Soal: Tuliskan lanjutan teks tentang hukum hak asasi manusia internasional di bawah ini, mulai setelah kalimat terakhirnya.

Hukum Hak
Asasi Manusia Internasional menempati posisi yang sangat penting. Dalam
bukunya, A Modern Law of Nations – An Introduction, Phillip C. Jessup
menyebutkan suatu filosofi tua yang menyatakan bahwa “it is inherent in the
concept of fundamental rights of man that those rights inhere in the individual
and are not derived from the state”, yang artinya, “telah menjadi sifatnya
dalam konsep hak-hak dasar manusia bahwa hak-hak tersebut melekat pada individu
dan tidak diperoleh dari negaranya.
Hak ada
pada tiap manusia sejak lahir, dan bukan sesuatu yang diberikan oleh negara. Hak
(right) adalah hak (entitlement). Hak adalah tuntutan yang dapat diajukan
seseorang terhadap orang lain sampai kepada batas-batas pelaksanaan hak
tersebut, dan tidak mencegah orang lain melaksanakan hak-haknya. “Hak asasi
manusia” adalah hak hukum yang dimiliki setiap orang sebagai manusia. Hak-hak
tersebut bersifat universal dan dimiliki setiap orang, kaya maupun miskin, laki
ataupun perempuan. Hak-hak tersebut mungkin saja dilanggar tetapi tidak pernah
dapat dihapuskan.
Kehadiran
hak asasi manusia dalam komunitas internasional adalah merupakan suatu kejadian
penting karena pada dasarnya ia bertujuan untuk menghancurkan pelindung yang
dulunya melindungi setiap kekuasaan nasional dan membuatnya kelihatan seperti
suatu “keseluruhan” di mata negara lain sehingga mekanisme internalnya tidak
dapat dipertanyakan. Kini doktrin hak asasi manusia memaksa negara-negara untuk
memberikan keterangan mengenai bagaimana mereka memperlakukan warga negaranya,
bagaimana mereka menjalankan peradilan, mengoperasikan penjara dan sebagainya.

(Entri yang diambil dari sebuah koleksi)
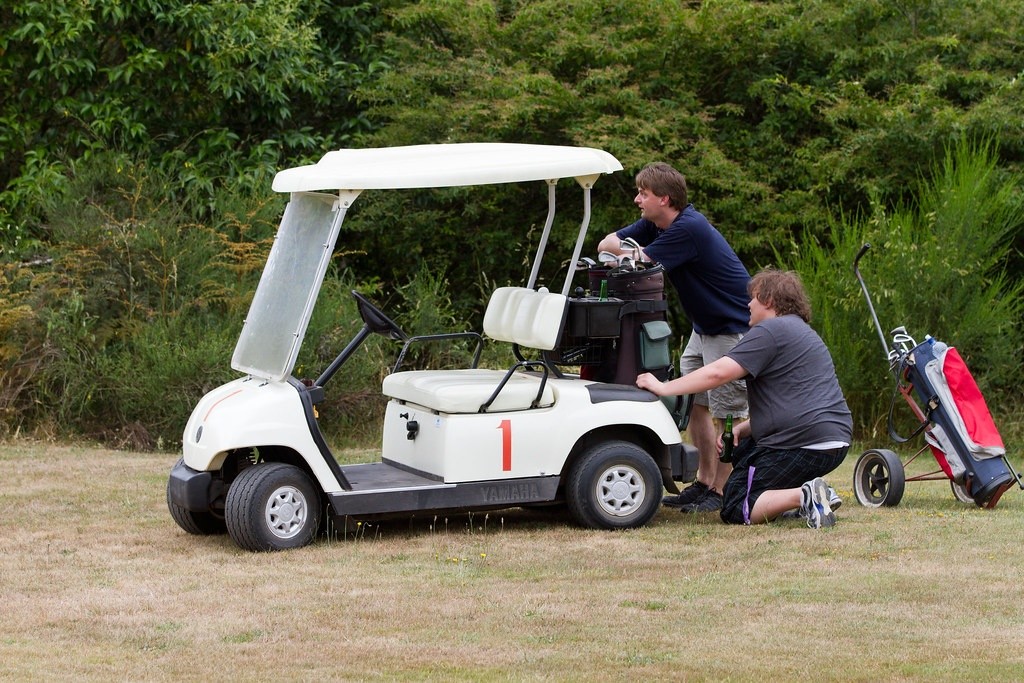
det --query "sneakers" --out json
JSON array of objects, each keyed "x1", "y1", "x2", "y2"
[
  {"x1": 782, "y1": 486, "x2": 842, "y2": 519},
  {"x1": 681, "y1": 487, "x2": 724, "y2": 513},
  {"x1": 662, "y1": 481, "x2": 708, "y2": 507},
  {"x1": 799, "y1": 477, "x2": 835, "y2": 529}
]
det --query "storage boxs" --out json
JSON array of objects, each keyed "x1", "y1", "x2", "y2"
[{"x1": 567, "y1": 297, "x2": 625, "y2": 338}]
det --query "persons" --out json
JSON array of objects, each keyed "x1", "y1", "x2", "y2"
[
  {"x1": 636, "y1": 270, "x2": 854, "y2": 529},
  {"x1": 598, "y1": 162, "x2": 753, "y2": 513}
]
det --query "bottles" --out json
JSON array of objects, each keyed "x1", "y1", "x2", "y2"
[
  {"x1": 925, "y1": 333, "x2": 948, "y2": 361},
  {"x1": 598, "y1": 280, "x2": 610, "y2": 302},
  {"x1": 719, "y1": 414, "x2": 734, "y2": 463}
]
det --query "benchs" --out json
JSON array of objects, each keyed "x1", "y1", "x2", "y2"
[{"x1": 382, "y1": 286, "x2": 569, "y2": 416}]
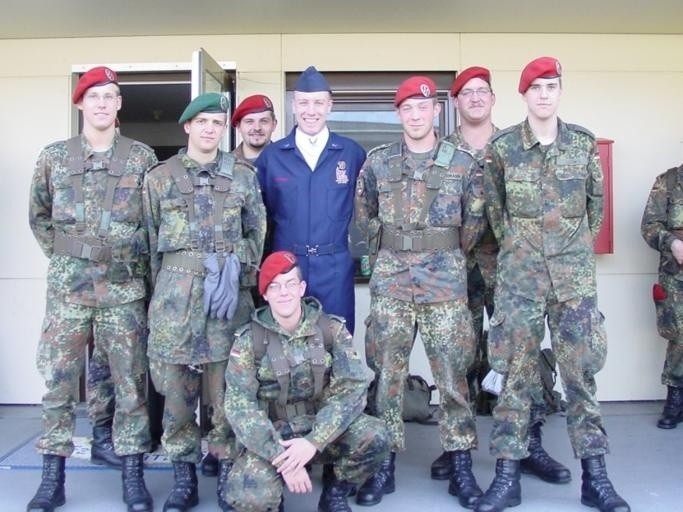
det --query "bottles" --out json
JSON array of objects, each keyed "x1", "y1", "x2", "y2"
[{"x1": 360, "y1": 254, "x2": 371, "y2": 276}]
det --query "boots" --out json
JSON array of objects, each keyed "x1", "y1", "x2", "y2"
[
  {"x1": 26, "y1": 454, "x2": 67, "y2": 512},
  {"x1": 162, "y1": 460, "x2": 199, "y2": 512},
  {"x1": 473, "y1": 458, "x2": 522, "y2": 512},
  {"x1": 520, "y1": 422, "x2": 573, "y2": 484},
  {"x1": 356, "y1": 451, "x2": 398, "y2": 506},
  {"x1": 657, "y1": 386, "x2": 683, "y2": 429},
  {"x1": 90, "y1": 425, "x2": 122, "y2": 469},
  {"x1": 580, "y1": 453, "x2": 631, "y2": 512},
  {"x1": 448, "y1": 450, "x2": 484, "y2": 509},
  {"x1": 216, "y1": 458, "x2": 236, "y2": 512},
  {"x1": 120, "y1": 453, "x2": 155, "y2": 512},
  {"x1": 430, "y1": 451, "x2": 451, "y2": 480},
  {"x1": 317, "y1": 471, "x2": 353, "y2": 512},
  {"x1": 201, "y1": 452, "x2": 219, "y2": 477}
]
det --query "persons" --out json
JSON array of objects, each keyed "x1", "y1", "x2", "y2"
[
  {"x1": 26, "y1": 67, "x2": 158, "y2": 512},
  {"x1": 142, "y1": 91, "x2": 266, "y2": 511},
  {"x1": 229, "y1": 94, "x2": 278, "y2": 165},
  {"x1": 349, "y1": 75, "x2": 482, "y2": 509},
  {"x1": 251, "y1": 66, "x2": 367, "y2": 344},
  {"x1": 430, "y1": 67, "x2": 572, "y2": 486},
  {"x1": 475, "y1": 56, "x2": 631, "y2": 512},
  {"x1": 87, "y1": 339, "x2": 124, "y2": 469},
  {"x1": 222, "y1": 250, "x2": 390, "y2": 511},
  {"x1": 639, "y1": 163, "x2": 683, "y2": 429}
]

Hasil Latihan:
Secara
keseluruhan, dalam komunitas internasional, doktrin hak asasi manusia telah
memperoleh nilai dan signifikansi yang mana, dalam konteks sistem nasional,
sesuai dengan Teori Kontrak Sosial dari Locke, Konsep Pemisahan Kekuasaan dari
Montesquieu, serta Teori Kedaulatan Rakyat dari Rousseau. Bersamaan dengan
ide-ide politik tersebut yang mengikis fondasi monarki dan diktator, doktrin
hak asasi manusia selain mendorong komunitas internasional untuk menghormati
martabat semua manusia, juga berperan dalam proses demokratisasi negara-negara.
Gagasan
atas suatu deklarasi internasional tentang hak asasi manusia dapat dilacak
kembali pada tahun 1929, dengan dokumen yang disetujui oleh International
Law Institute dalam rapatnya yang diadakan di New York. Pasal 1 dari
Deklarasi tersebut mengakui hak untuk hidup:
“It is the duty of every state to
recognize the equal rights of every individual to life, liberty and property,
and to accord to all within its territory the full and entire protection of
this right, without distinction as to nationality, sex, language, or religion.” (Merupakan kewajiban dari setiap negara
untuk mengakui persamaan hak setiap individual untuk hidup, atas kebebasan dan
kekayaan, dan untuk memberlakukan dalam wilayahnya perlindungan penuh terhadap
hak tersebut, tanpa pembedaan berdasarkan kewarganegaraan, jenis kelamin,
bahasa ataupun agama.)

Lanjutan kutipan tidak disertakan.